他の分野は知らないが、バイオ医薬品をめぐるTPP交渉の舞台裏を少しだけ知る機会を得た。

バイオ医薬品のデータ保護期間は8年で合意した旨の報道がなされ、これについては「大手の製薬会社が優遇されている」という向きのとらえ方もあるが、当初、米国側からは12年間とする提案がなされていた。そして当の大手製薬会社の業界団体(米国研究製薬工業協会(PhRMA)および米国バイオ産業協会(BIO))の受け止め方は「協議に負けた」との見解である。

従来、医薬品の保護期間は販売後だいたい10年位かなという印象だったから、12年というのは少しだけ権利の延長を主張してきてるかな、というのが個人的な印象だった。それが8年で妥結したと言うのは、上記の団体にとっては従来よりも逆に保護期間が短いという印象だろうな、というのは否めない。

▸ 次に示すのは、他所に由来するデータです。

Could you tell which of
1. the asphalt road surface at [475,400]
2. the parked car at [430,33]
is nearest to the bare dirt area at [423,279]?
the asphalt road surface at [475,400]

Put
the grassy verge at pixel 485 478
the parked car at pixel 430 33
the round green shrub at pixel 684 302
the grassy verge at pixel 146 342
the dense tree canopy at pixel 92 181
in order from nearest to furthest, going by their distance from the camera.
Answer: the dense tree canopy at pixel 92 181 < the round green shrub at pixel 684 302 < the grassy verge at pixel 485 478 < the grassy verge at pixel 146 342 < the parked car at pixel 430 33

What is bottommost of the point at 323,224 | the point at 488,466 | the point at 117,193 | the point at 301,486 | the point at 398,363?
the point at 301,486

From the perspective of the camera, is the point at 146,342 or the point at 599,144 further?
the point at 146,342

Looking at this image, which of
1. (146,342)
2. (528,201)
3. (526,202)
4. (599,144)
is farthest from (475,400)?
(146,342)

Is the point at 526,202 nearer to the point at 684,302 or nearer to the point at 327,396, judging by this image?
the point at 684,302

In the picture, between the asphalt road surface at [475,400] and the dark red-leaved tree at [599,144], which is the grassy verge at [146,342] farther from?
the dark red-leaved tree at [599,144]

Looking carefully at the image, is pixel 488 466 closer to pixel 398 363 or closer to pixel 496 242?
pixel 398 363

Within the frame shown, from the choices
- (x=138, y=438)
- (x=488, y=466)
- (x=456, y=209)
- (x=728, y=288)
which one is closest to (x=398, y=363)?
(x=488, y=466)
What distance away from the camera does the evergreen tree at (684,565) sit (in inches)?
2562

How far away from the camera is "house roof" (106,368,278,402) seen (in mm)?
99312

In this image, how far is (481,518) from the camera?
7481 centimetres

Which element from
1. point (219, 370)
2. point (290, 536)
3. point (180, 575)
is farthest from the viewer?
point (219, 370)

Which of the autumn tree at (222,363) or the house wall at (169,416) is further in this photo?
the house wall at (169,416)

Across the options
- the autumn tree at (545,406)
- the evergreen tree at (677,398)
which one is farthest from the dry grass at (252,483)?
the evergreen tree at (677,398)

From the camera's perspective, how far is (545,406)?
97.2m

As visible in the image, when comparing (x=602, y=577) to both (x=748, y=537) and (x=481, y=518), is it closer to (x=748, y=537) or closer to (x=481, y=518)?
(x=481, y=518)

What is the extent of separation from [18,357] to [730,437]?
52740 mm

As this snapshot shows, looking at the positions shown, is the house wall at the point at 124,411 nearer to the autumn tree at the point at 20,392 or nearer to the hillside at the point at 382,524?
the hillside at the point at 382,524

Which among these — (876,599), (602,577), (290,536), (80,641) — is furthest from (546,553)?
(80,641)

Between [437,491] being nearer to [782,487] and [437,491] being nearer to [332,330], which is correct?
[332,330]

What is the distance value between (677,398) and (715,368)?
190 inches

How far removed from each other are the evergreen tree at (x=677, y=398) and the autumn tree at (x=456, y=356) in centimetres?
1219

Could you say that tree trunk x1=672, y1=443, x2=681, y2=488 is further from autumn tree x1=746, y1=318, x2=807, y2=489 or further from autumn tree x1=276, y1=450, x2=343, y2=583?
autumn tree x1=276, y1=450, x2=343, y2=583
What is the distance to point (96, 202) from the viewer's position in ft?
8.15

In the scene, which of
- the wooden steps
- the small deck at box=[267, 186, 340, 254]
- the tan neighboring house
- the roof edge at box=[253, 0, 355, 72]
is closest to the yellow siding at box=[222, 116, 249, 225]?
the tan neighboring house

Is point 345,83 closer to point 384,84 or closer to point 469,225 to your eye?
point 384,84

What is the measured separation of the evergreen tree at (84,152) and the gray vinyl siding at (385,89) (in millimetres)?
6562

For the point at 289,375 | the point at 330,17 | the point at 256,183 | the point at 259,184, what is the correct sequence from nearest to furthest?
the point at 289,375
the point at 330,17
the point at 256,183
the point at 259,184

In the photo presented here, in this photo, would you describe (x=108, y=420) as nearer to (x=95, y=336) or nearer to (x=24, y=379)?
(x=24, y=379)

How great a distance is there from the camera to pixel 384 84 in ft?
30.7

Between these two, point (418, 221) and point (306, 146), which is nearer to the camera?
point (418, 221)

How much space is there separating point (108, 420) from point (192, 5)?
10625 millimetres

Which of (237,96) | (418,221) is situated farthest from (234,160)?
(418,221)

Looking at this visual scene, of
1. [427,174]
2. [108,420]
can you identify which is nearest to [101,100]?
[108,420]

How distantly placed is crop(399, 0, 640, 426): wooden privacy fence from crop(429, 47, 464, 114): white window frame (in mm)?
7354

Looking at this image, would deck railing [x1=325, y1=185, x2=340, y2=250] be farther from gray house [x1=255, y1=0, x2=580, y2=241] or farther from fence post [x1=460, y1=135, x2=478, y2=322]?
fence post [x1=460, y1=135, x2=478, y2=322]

この交渉については、米国とオーストラリアが対立していた旨の報道がされているが、実際には背後にいるのは利害が対立する業界団体同士であり、これらの国は代理で交渉しているに過ぎない。そして、米国内にも12年とする提案に反対する業界団体は存在し、米国政府は賛成派・反対派双方の団体からロビー活動を受けたことだろう。また米豪双方に拠点を持つ多国籍企業においては、双方の政府にロビー活動したとというのが実態だろう。

結局、協議に負けたかたちの米国にとっても、最後は「国民にとってどちらのほうが有益なのか」というのが判断の拠り所だったのではないか。

日系企業にとっても、交渉に積極的に加わらないながらも興味津々だったとは思うが、例えるならば関ヶ原の戦いで徳川方が勝つか石田方が勝つか、離れたところから趨勢をうかがっていたら以外にも石田方が勝ったという感じではないだろうか。